Stored records
================
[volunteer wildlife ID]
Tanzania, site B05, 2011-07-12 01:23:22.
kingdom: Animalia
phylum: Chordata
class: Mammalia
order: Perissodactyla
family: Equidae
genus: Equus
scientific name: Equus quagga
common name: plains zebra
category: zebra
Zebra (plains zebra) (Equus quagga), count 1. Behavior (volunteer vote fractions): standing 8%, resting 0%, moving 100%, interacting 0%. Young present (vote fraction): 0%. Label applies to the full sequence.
================
**WORK INSTRUCTIONS**
Nothing but the lines from the one holding "order: Perissodactyla" to the end of the entries should be returned, each exactly as it stands.

**SOLUTION TO THIS EXERCISE**
order: Perissodactyla
family: Equidae
genus: Equus
scientific name: Equus quagga
common name: plains zebra
category: zebra
Zebra (plains zebra) (Equus quagga), count 1. Behavior (volunteer vote fractions): standing 8%, resting 0%, moving 100%, interacting 0%. Young present (vote fraction): 0%. Label applies to the full sequence.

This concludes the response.